═══ Отрывок текста

Руины представляют нам архитектурные формы, едва проступающие. Однако, мы вполне можем по двум сохранившимся камням представить арку, купол, фронтон, восполняя воображением пустоты, исходя из линий, оставшихся в руинах. Что-то подобное должна делать критика: объединять, усиливать намерения поэта.
Так вот, я не думаю, что сейчас в Испании существует эстетический замысел более высокий, чем у Барохи. С каждой его страницы как будто хочет воспарить новейшее искусство, но стоит лишь перевернуть лист, и мы видим это искусство падающим на землю, словно большая птица с малюсенькими крыльями. Ни об одной книге Барохи нельзя сказать, что она хороша. Чтение внушает нам какое-то неясное впечатление, которое производят сила, оригинальность, жар, неровный свет — все то, что мы неуверенно обозначаем словом «Бароха», — но мы заканчиваем чтение неудовлетворенными: неясные обещания так и не превращаются во что-то осязаемое.
Любое событие привлекательно для того, кто смотрит с любовью, не проходит мимо, заинтересованно приостанавливается — как благочестивый Данте[153] — чтобы услышать историю о счастливой или несчастной судьбе. Это как раз то, что мы в наибольшей степени ценим в Барохе, и не только как в человеке, но и как в авторе своих произведений, однако же, этого мало.
С самого начала нашей работы мы пытались удержаться в пределах произведения Барохи, исследуя его, оценивая его возможности, — так и должна поступать литературная критика, — но произведение это неизбежно оказывалось непрочным, и мы расставались с ним ради встречи с его автором. Так всегда происходит с несамодостаточным произведением, которое не может обходиться своими собственными силами и живет, опираясь на своего творца, неспособное оторваться от него и существовать изолированно как явление среди прочих явлений. Кто, изучая механику, думает о Ньютоне[154]? Кто, не будучи эрудитом, читая «Дон Кихота», вспоминает о человеке по имени Сервантес? И кто, в свою очередь, смотря на картину Эль Греко, не чувствует, что его начинает бросать от одной ее стороны к другой, как если бы полотно билось в конвульсиях, и лишь затем вспоминает об авторе, о маленьком загадочном и странном греке?[155] А все, что в себе самом не имеет полной реальности, стремится спастись в реальности своего автора. Так, кусок палочки в воде реален только на сетчатке глаза, который на него смотрит.

══════
═══ Показанные данные

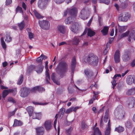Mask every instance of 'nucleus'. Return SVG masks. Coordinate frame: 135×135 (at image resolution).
<instances>
[{"label": "nucleus", "mask_w": 135, "mask_h": 135, "mask_svg": "<svg viewBox=\"0 0 135 135\" xmlns=\"http://www.w3.org/2000/svg\"><path fill=\"white\" fill-rule=\"evenodd\" d=\"M47 2V0H39L38 3V6L40 9H44L46 7Z\"/></svg>", "instance_id": "10"}, {"label": "nucleus", "mask_w": 135, "mask_h": 135, "mask_svg": "<svg viewBox=\"0 0 135 135\" xmlns=\"http://www.w3.org/2000/svg\"><path fill=\"white\" fill-rule=\"evenodd\" d=\"M38 86H36L33 88L31 90V92L33 93H35L37 91H38Z\"/></svg>", "instance_id": "51"}, {"label": "nucleus", "mask_w": 135, "mask_h": 135, "mask_svg": "<svg viewBox=\"0 0 135 135\" xmlns=\"http://www.w3.org/2000/svg\"><path fill=\"white\" fill-rule=\"evenodd\" d=\"M48 61H46L45 62V68L46 69L45 72L46 80L47 83H49L50 80V75L49 71L48 68Z\"/></svg>", "instance_id": "13"}, {"label": "nucleus", "mask_w": 135, "mask_h": 135, "mask_svg": "<svg viewBox=\"0 0 135 135\" xmlns=\"http://www.w3.org/2000/svg\"><path fill=\"white\" fill-rule=\"evenodd\" d=\"M73 111V108H72V107L70 108L67 109L66 111L65 112V113H69Z\"/></svg>", "instance_id": "55"}, {"label": "nucleus", "mask_w": 135, "mask_h": 135, "mask_svg": "<svg viewBox=\"0 0 135 135\" xmlns=\"http://www.w3.org/2000/svg\"><path fill=\"white\" fill-rule=\"evenodd\" d=\"M51 78L54 83L58 85L60 84V82L58 81H56L55 79V75L54 73H53L52 74L51 76Z\"/></svg>", "instance_id": "35"}, {"label": "nucleus", "mask_w": 135, "mask_h": 135, "mask_svg": "<svg viewBox=\"0 0 135 135\" xmlns=\"http://www.w3.org/2000/svg\"><path fill=\"white\" fill-rule=\"evenodd\" d=\"M76 63V58L75 57H74L71 60V71L73 72L74 71Z\"/></svg>", "instance_id": "18"}, {"label": "nucleus", "mask_w": 135, "mask_h": 135, "mask_svg": "<svg viewBox=\"0 0 135 135\" xmlns=\"http://www.w3.org/2000/svg\"><path fill=\"white\" fill-rule=\"evenodd\" d=\"M33 12L36 17L38 18H42L43 17L35 10L33 11Z\"/></svg>", "instance_id": "39"}, {"label": "nucleus", "mask_w": 135, "mask_h": 135, "mask_svg": "<svg viewBox=\"0 0 135 135\" xmlns=\"http://www.w3.org/2000/svg\"><path fill=\"white\" fill-rule=\"evenodd\" d=\"M73 130V128L71 127L66 129V133L67 135H70L71 133Z\"/></svg>", "instance_id": "43"}, {"label": "nucleus", "mask_w": 135, "mask_h": 135, "mask_svg": "<svg viewBox=\"0 0 135 135\" xmlns=\"http://www.w3.org/2000/svg\"><path fill=\"white\" fill-rule=\"evenodd\" d=\"M80 37L75 36L73 39V41L74 44L76 45L78 44L80 39Z\"/></svg>", "instance_id": "28"}, {"label": "nucleus", "mask_w": 135, "mask_h": 135, "mask_svg": "<svg viewBox=\"0 0 135 135\" xmlns=\"http://www.w3.org/2000/svg\"><path fill=\"white\" fill-rule=\"evenodd\" d=\"M44 68V66L41 65H39L36 67L34 65H32L30 67L29 69L32 70L35 69L37 73H40L42 71Z\"/></svg>", "instance_id": "9"}, {"label": "nucleus", "mask_w": 135, "mask_h": 135, "mask_svg": "<svg viewBox=\"0 0 135 135\" xmlns=\"http://www.w3.org/2000/svg\"><path fill=\"white\" fill-rule=\"evenodd\" d=\"M99 1L100 3H104L108 4L110 2V0H99Z\"/></svg>", "instance_id": "50"}, {"label": "nucleus", "mask_w": 135, "mask_h": 135, "mask_svg": "<svg viewBox=\"0 0 135 135\" xmlns=\"http://www.w3.org/2000/svg\"><path fill=\"white\" fill-rule=\"evenodd\" d=\"M126 126L128 128H131L132 126V123L130 120H128L126 123Z\"/></svg>", "instance_id": "44"}, {"label": "nucleus", "mask_w": 135, "mask_h": 135, "mask_svg": "<svg viewBox=\"0 0 135 135\" xmlns=\"http://www.w3.org/2000/svg\"><path fill=\"white\" fill-rule=\"evenodd\" d=\"M135 103V99L134 98L132 97L130 98L129 101L128 102V107L129 108L133 107Z\"/></svg>", "instance_id": "17"}, {"label": "nucleus", "mask_w": 135, "mask_h": 135, "mask_svg": "<svg viewBox=\"0 0 135 135\" xmlns=\"http://www.w3.org/2000/svg\"><path fill=\"white\" fill-rule=\"evenodd\" d=\"M44 126L47 130H49L51 127V122L50 121H46L44 123Z\"/></svg>", "instance_id": "22"}, {"label": "nucleus", "mask_w": 135, "mask_h": 135, "mask_svg": "<svg viewBox=\"0 0 135 135\" xmlns=\"http://www.w3.org/2000/svg\"><path fill=\"white\" fill-rule=\"evenodd\" d=\"M15 110H14L12 112H9L8 114V117H10L11 116L13 115L15 113Z\"/></svg>", "instance_id": "57"}, {"label": "nucleus", "mask_w": 135, "mask_h": 135, "mask_svg": "<svg viewBox=\"0 0 135 135\" xmlns=\"http://www.w3.org/2000/svg\"><path fill=\"white\" fill-rule=\"evenodd\" d=\"M57 29L59 32L63 34L65 33L66 30L65 26L61 25H59L57 27Z\"/></svg>", "instance_id": "19"}, {"label": "nucleus", "mask_w": 135, "mask_h": 135, "mask_svg": "<svg viewBox=\"0 0 135 135\" xmlns=\"http://www.w3.org/2000/svg\"><path fill=\"white\" fill-rule=\"evenodd\" d=\"M31 91L30 89L24 87L22 88L20 91V95L22 97H27Z\"/></svg>", "instance_id": "5"}, {"label": "nucleus", "mask_w": 135, "mask_h": 135, "mask_svg": "<svg viewBox=\"0 0 135 135\" xmlns=\"http://www.w3.org/2000/svg\"><path fill=\"white\" fill-rule=\"evenodd\" d=\"M93 130V135H102L101 132L98 128L96 127Z\"/></svg>", "instance_id": "29"}, {"label": "nucleus", "mask_w": 135, "mask_h": 135, "mask_svg": "<svg viewBox=\"0 0 135 135\" xmlns=\"http://www.w3.org/2000/svg\"><path fill=\"white\" fill-rule=\"evenodd\" d=\"M129 33V31H128L125 33H122L120 36L121 37H126L128 35Z\"/></svg>", "instance_id": "49"}, {"label": "nucleus", "mask_w": 135, "mask_h": 135, "mask_svg": "<svg viewBox=\"0 0 135 135\" xmlns=\"http://www.w3.org/2000/svg\"><path fill=\"white\" fill-rule=\"evenodd\" d=\"M122 59L123 61L127 62L129 59L130 56L128 55H125L123 56Z\"/></svg>", "instance_id": "37"}, {"label": "nucleus", "mask_w": 135, "mask_h": 135, "mask_svg": "<svg viewBox=\"0 0 135 135\" xmlns=\"http://www.w3.org/2000/svg\"><path fill=\"white\" fill-rule=\"evenodd\" d=\"M93 18V16H92V17L90 19V20L88 22V23L87 24V26H89L90 25V24L92 22V20Z\"/></svg>", "instance_id": "62"}, {"label": "nucleus", "mask_w": 135, "mask_h": 135, "mask_svg": "<svg viewBox=\"0 0 135 135\" xmlns=\"http://www.w3.org/2000/svg\"><path fill=\"white\" fill-rule=\"evenodd\" d=\"M69 13V11L68 10V9L65 11L64 13V16H66Z\"/></svg>", "instance_id": "64"}, {"label": "nucleus", "mask_w": 135, "mask_h": 135, "mask_svg": "<svg viewBox=\"0 0 135 135\" xmlns=\"http://www.w3.org/2000/svg\"><path fill=\"white\" fill-rule=\"evenodd\" d=\"M69 11V13L71 16H73L75 17L76 16L77 13V8L75 7H73L68 9Z\"/></svg>", "instance_id": "12"}, {"label": "nucleus", "mask_w": 135, "mask_h": 135, "mask_svg": "<svg viewBox=\"0 0 135 135\" xmlns=\"http://www.w3.org/2000/svg\"><path fill=\"white\" fill-rule=\"evenodd\" d=\"M84 73L88 78H90L93 75V73L89 70L86 69L85 70Z\"/></svg>", "instance_id": "25"}, {"label": "nucleus", "mask_w": 135, "mask_h": 135, "mask_svg": "<svg viewBox=\"0 0 135 135\" xmlns=\"http://www.w3.org/2000/svg\"><path fill=\"white\" fill-rule=\"evenodd\" d=\"M90 13V10L86 8H84L81 11L79 17L81 19L85 20L88 18Z\"/></svg>", "instance_id": "4"}, {"label": "nucleus", "mask_w": 135, "mask_h": 135, "mask_svg": "<svg viewBox=\"0 0 135 135\" xmlns=\"http://www.w3.org/2000/svg\"><path fill=\"white\" fill-rule=\"evenodd\" d=\"M10 92H12L14 94V95H15L17 93L16 89L15 88L13 89L4 90L3 92V98H4Z\"/></svg>", "instance_id": "11"}, {"label": "nucleus", "mask_w": 135, "mask_h": 135, "mask_svg": "<svg viewBox=\"0 0 135 135\" xmlns=\"http://www.w3.org/2000/svg\"><path fill=\"white\" fill-rule=\"evenodd\" d=\"M110 44L109 43H107V45H106V47L105 49H107L109 50V49L110 48Z\"/></svg>", "instance_id": "63"}, {"label": "nucleus", "mask_w": 135, "mask_h": 135, "mask_svg": "<svg viewBox=\"0 0 135 135\" xmlns=\"http://www.w3.org/2000/svg\"><path fill=\"white\" fill-rule=\"evenodd\" d=\"M109 28L107 27H104L101 30V32L104 35H105L107 34Z\"/></svg>", "instance_id": "31"}, {"label": "nucleus", "mask_w": 135, "mask_h": 135, "mask_svg": "<svg viewBox=\"0 0 135 135\" xmlns=\"http://www.w3.org/2000/svg\"><path fill=\"white\" fill-rule=\"evenodd\" d=\"M36 130L37 135H43L44 131V129L43 127L36 128Z\"/></svg>", "instance_id": "21"}, {"label": "nucleus", "mask_w": 135, "mask_h": 135, "mask_svg": "<svg viewBox=\"0 0 135 135\" xmlns=\"http://www.w3.org/2000/svg\"><path fill=\"white\" fill-rule=\"evenodd\" d=\"M110 121L109 120L108 123V126L105 133V135H110Z\"/></svg>", "instance_id": "24"}, {"label": "nucleus", "mask_w": 135, "mask_h": 135, "mask_svg": "<svg viewBox=\"0 0 135 135\" xmlns=\"http://www.w3.org/2000/svg\"><path fill=\"white\" fill-rule=\"evenodd\" d=\"M132 79V78L131 76H128L126 79L127 83L129 85L133 83Z\"/></svg>", "instance_id": "27"}, {"label": "nucleus", "mask_w": 135, "mask_h": 135, "mask_svg": "<svg viewBox=\"0 0 135 135\" xmlns=\"http://www.w3.org/2000/svg\"><path fill=\"white\" fill-rule=\"evenodd\" d=\"M130 65L132 67H134L135 66V59L133 60L130 64Z\"/></svg>", "instance_id": "56"}, {"label": "nucleus", "mask_w": 135, "mask_h": 135, "mask_svg": "<svg viewBox=\"0 0 135 135\" xmlns=\"http://www.w3.org/2000/svg\"><path fill=\"white\" fill-rule=\"evenodd\" d=\"M86 60L87 63L93 66H97L99 61L98 57L92 53L88 55L86 57Z\"/></svg>", "instance_id": "2"}, {"label": "nucleus", "mask_w": 135, "mask_h": 135, "mask_svg": "<svg viewBox=\"0 0 135 135\" xmlns=\"http://www.w3.org/2000/svg\"><path fill=\"white\" fill-rule=\"evenodd\" d=\"M127 0H119L121 2V4L120 6H119L117 4L115 3L114 6L116 9L118 11L120 10L121 8L124 9L126 8L128 5L127 2Z\"/></svg>", "instance_id": "7"}, {"label": "nucleus", "mask_w": 135, "mask_h": 135, "mask_svg": "<svg viewBox=\"0 0 135 135\" xmlns=\"http://www.w3.org/2000/svg\"><path fill=\"white\" fill-rule=\"evenodd\" d=\"M18 26L20 29L21 30H22L25 26L24 22L23 21H22L20 23H19L18 25Z\"/></svg>", "instance_id": "38"}, {"label": "nucleus", "mask_w": 135, "mask_h": 135, "mask_svg": "<svg viewBox=\"0 0 135 135\" xmlns=\"http://www.w3.org/2000/svg\"><path fill=\"white\" fill-rule=\"evenodd\" d=\"M18 12H19L20 13L22 14L23 13V12L22 8L21 7L18 6L16 8V12L17 13Z\"/></svg>", "instance_id": "47"}, {"label": "nucleus", "mask_w": 135, "mask_h": 135, "mask_svg": "<svg viewBox=\"0 0 135 135\" xmlns=\"http://www.w3.org/2000/svg\"><path fill=\"white\" fill-rule=\"evenodd\" d=\"M126 94L128 95H133L132 89H128L126 92Z\"/></svg>", "instance_id": "46"}, {"label": "nucleus", "mask_w": 135, "mask_h": 135, "mask_svg": "<svg viewBox=\"0 0 135 135\" xmlns=\"http://www.w3.org/2000/svg\"><path fill=\"white\" fill-rule=\"evenodd\" d=\"M129 15L127 13H122L120 15L118 19L119 21L126 22L129 19Z\"/></svg>", "instance_id": "8"}, {"label": "nucleus", "mask_w": 135, "mask_h": 135, "mask_svg": "<svg viewBox=\"0 0 135 135\" xmlns=\"http://www.w3.org/2000/svg\"><path fill=\"white\" fill-rule=\"evenodd\" d=\"M75 18H72L71 17H69L66 19L65 21V23L66 24H69L73 22L75 20Z\"/></svg>", "instance_id": "23"}, {"label": "nucleus", "mask_w": 135, "mask_h": 135, "mask_svg": "<svg viewBox=\"0 0 135 135\" xmlns=\"http://www.w3.org/2000/svg\"><path fill=\"white\" fill-rule=\"evenodd\" d=\"M29 37L30 39L33 38V34L32 33L29 32L28 33Z\"/></svg>", "instance_id": "59"}, {"label": "nucleus", "mask_w": 135, "mask_h": 135, "mask_svg": "<svg viewBox=\"0 0 135 135\" xmlns=\"http://www.w3.org/2000/svg\"><path fill=\"white\" fill-rule=\"evenodd\" d=\"M38 86V91H40V92H42L44 91L45 90V89L43 87H42L41 86Z\"/></svg>", "instance_id": "53"}, {"label": "nucleus", "mask_w": 135, "mask_h": 135, "mask_svg": "<svg viewBox=\"0 0 135 135\" xmlns=\"http://www.w3.org/2000/svg\"><path fill=\"white\" fill-rule=\"evenodd\" d=\"M79 27V25L77 23H73L71 27L70 30L74 33H76L78 30Z\"/></svg>", "instance_id": "14"}, {"label": "nucleus", "mask_w": 135, "mask_h": 135, "mask_svg": "<svg viewBox=\"0 0 135 135\" xmlns=\"http://www.w3.org/2000/svg\"><path fill=\"white\" fill-rule=\"evenodd\" d=\"M123 84L122 83L121 84H120V83H119L118 85V89L119 90H120L123 87Z\"/></svg>", "instance_id": "54"}, {"label": "nucleus", "mask_w": 135, "mask_h": 135, "mask_svg": "<svg viewBox=\"0 0 135 135\" xmlns=\"http://www.w3.org/2000/svg\"><path fill=\"white\" fill-rule=\"evenodd\" d=\"M109 110L107 109L106 112L105 113L104 117V121L105 123L107 122L108 120V117H109Z\"/></svg>", "instance_id": "34"}, {"label": "nucleus", "mask_w": 135, "mask_h": 135, "mask_svg": "<svg viewBox=\"0 0 135 135\" xmlns=\"http://www.w3.org/2000/svg\"><path fill=\"white\" fill-rule=\"evenodd\" d=\"M39 23L41 28L45 30H48L50 27V23L47 21L43 20L39 21Z\"/></svg>", "instance_id": "6"}, {"label": "nucleus", "mask_w": 135, "mask_h": 135, "mask_svg": "<svg viewBox=\"0 0 135 135\" xmlns=\"http://www.w3.org/2000/svg\"><path fill=\"white\" fill-rule=\"evenodd\" d=\"M11 37L9 34H7L5 39V41L7 42H9L11 41Z\"/></svg>", "instance_id": "42"}, {"label": "nucleus", "mask_w": 135, "mask_h": 135, "mask_svg": "<svg viewBox=\"0 0 135 135\" xmlns=\"http://www.w3.org/2000/svg\"><path fill=\"white\" fill-rule=\"evenodd\" d=\"M55 2L57 4L63 2L64 0H54Z\"/></svg>", "instance_id": "58"}, {"label": "nucleus", "mask_w": 135, "mask_h": 135, "mask_svg": "<svg viewBox=\"0 0 135 135\" xmlns=\"http://www.w3.org/2000/svg\"><path fill=\"white\" fill-rule=\"evenodd\" d=\"M58 66V68L56 71L60 76L62 77L67 71L68 65L65 61H62L59 63Z\"/></svg>", "instance_id": "1"}, {"label": "nucleus", "mask_w": 135, "mask_h": 135, "mask_svg": "<svg viewBox=\"0 0 135 135\" xmlns=\"http://www.w3.org/2000/svg\"><path fill=\"white\" fill-rule=\"evenodd\" d=\"M41 114L40 113H34L33 114V118L40 119L41 117Z\"/></svg>", "instance_id": "26"}, {"label": "nucleus", "mask_w": 135, "mask_h": 135, "mask_svg": "<svg viewBox=\"0 0 135 135\" xmlns=\"http://www.w3.org/2000/svg\"><path fill=\"white\" fill-rule=\"evenodd\" d=\"M95 32L90 28L88 29V35L90 37L93 36L95 34Z\"/></svg>", "instance_id": "33"}, {"label": "nucleus", "mask_w": 135, "mask_h": 135, "mask_svg": "<svg viewBox=\"0 0 135 135\" xmlns=\"http://www.w3.org/2000/svg\"><path fill=\"white\" fill-rule=\"evenodd\" d=\"M22 124V122L20 120H18L16 119L14 120L13 126H21Z\"/></svg>", "instance_id": "30"}, {"label": "nucleus", "mask_w": 135, "mask_h": 135, "mask_svg": "<svg viewBox=\"0 0 135 135\" xmlns=\"http://www.w3.org/2000/svg\"><path fill=\"white\" fill-rule=\"evenodd\" d=\"M124 130V128L121 126H119L118 127L116 128L115 129V131H117L119 133L123 131Z\"/></svg>", "instance_id": "40"}, {"label": "nucleus", "mask_w": 135, "mask_h": 135, "mask_svg": "<svg viewBox=\"0 0 135 135\" xmlns=\"http://www.w3.org/2000/svg\"><path fill=\"white\" fill-rule=\"evenodd\" d=\"M8 100L9 102H12L13 103H14L15 102V100L12 98L11 97H10L8 98Z\"/></svg>", "instance_id": "60"}, {"label": "nucleus", "mask_w": 135, "mask_h": 135, "mask_svg": "<svg viewBox=\"0 0 135 135\" xmlns=\"http://www.w3.org/2000/svg\"><path fill=\"white\" fill-rule=\"evenodd\" d=\"M1 45L3 48L4 49H5L6 47V44L4 41V39L3 37H2L1 38Z\"/></svg>", "instance_id": "41"}, {"label": "nucleus", "mask_w": 135, "mask_h": 135, "mask_svg": "<svg viewBox=\"0 0 135 135\" xmlns=\"http://www.w3.org/2000/svg\"><path fill=\"white\" fill-rule=\"evenodd\" d=\"M23 76L22 75H21L18 80L17 84L19 85L21 84L22 83L23 80Z\"/></svg>", "instance_id": "45"}, {"label": "nucleus", "mask_w": 135, "mask_h": 135, "mask_svg": "<svg viewBox=\"0 0 135 135\" xmlns=\"http://www.w3.org/2000/svg\"><path fill=\"white\" fill-rule=\"evenodd\" d=\"M121 105L117 107L114 111V115L115 117L119 119H122L124 116V112L122 109Z\"/></svg>", "instance_id": "3"}, {"label": "nucleus", "mask_w": 135, "mask_h": 135, "mask_svg": "<svg viewBox=\"0 0 135 135\" xmlns=\"http://www.w3.org/2000/svg\"><path fill=\"white\" fill-rule=\"evenodd\" d=\"M65 109L64 108H62L60 110L59 112L60 113V115L63 116L65 112Z\"/></svg>", "instance_id": "52"}, {"label": "nucleus", "mask_w": 135, "mask_h": 135, "mask_svg": "<svg viewBox=\"0 0 135 135\" xmlns=\"http://www.w3.org/2000/svg\"><path fill=\"white\" fill-rule=\"evenodd\" d=\"M128 41L131 42L132 40H135V30L131 31L128 38Z\"/></svg>", "instance_id": "16"}, {"label": "nucleus", "mask_w": 135, "mask_h": 135, "mask_svg": "<svg viewBox=\"0 0 135 135\" xmlns=\"http://www.w3.org/2000/svg\"><path fill=\"white\" fill-rule=\"evenodd\" d=\"M27 110L30 116H31L33 111V107L31 106H29L27 108Z\"/></svg>", "instance_id": "32"}, {"label": "nucleus", "mask_w": 135, "mask_h": 135, "mask_svg": "<svg viewBox=\"0 0 135 135\" xmlns=\"http://www.w3.org/2000/svg\"><path fill=\"white\" fill-rule=\"evenodd\" d=\"M121 77V75L120 74H116L115 75L113 78V80L111 82L113 85V88L114 89L115 86L116 85L117 83H116V80L119 79Z\"/></svg>", "instance_id": "15"}, {"label": "nucleus", "mask_w": 135, "mask_h": 135, "mask_svg": "<svg viewBox=\"0 0 135 135\" xmlns=\"http://www.w3.org/2000/svg\"><path fill=\"white\" fill-rule=\"evenodd\" d=\"M44 59V58L42 57V56H41V55L37 59V61L38 63H40L41 64L42 63V61Z\"/></svg>", "instance_id": "48"}, {"label": "nucleus", "mask_w": 135, "mask_h": 135, "mask_svg": "<svg viewBox=\"0 0 135 135\" xmlns=\"http://www.w3.org/2000/svg\"><path fill=\"white\" fill-rule=\"evenodd\" d=\"M114 59L116 63H118L120 61L119 59V51L117 50L116 51L114 56Z\"/></svg>", "instance_id": "20"}, {"label": "nucleus", "mask_w": 135, "mask_h": 135, "mask_svg": "<svg viewBox=\"0 0 135 135\" xmlns=\"http://www.w3.org/2000/svg\"><path fill=\"white\" fill-rule=\"evenodd\" d=\"M12 2V0H6V5H8L10 4Z\"/></svg>", "instance_id": "61"}, {"label": "nucleus", "mask_w": 135, "mask_h": 135, "mask_svg": "<svg viewBox=\"0 0 135 135\" xmlns=\"http://www.w3.org/2000/svg\"><path fill=\"white\" fill-rule=\"evenodd\" d=\"M127 26H119V31L120 32H122L125 31L127 29Z\"/></svg>", "instance_id": "36"}]
</instances>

══════

Что сделать
• a. Что, согласно отрывку о Барохе, должна делать критика?
• b. Отредактируйте отрывок о Барохе, начиная со слов «Любое событие привлекательно» и дальше до слов «же, этого мало.»: замените в нем «благочестивый» на «набожный».

Ожидаемые ответы
• a. Объединять, усиливать намерения поэта.

• b.
Любое событие привлекательно для того, кто смотрит с любовью, не проходит мимо, заинтересованно приостанавливается — как набожный Данте[153] — чтобы услышать историю о счастливой или несчастной судьбе. Это как раз то, что мы в наибольшей степени ценим в Барохе, и не только как в человеке, но и как в авторе своих произведений, однако же, этого мало.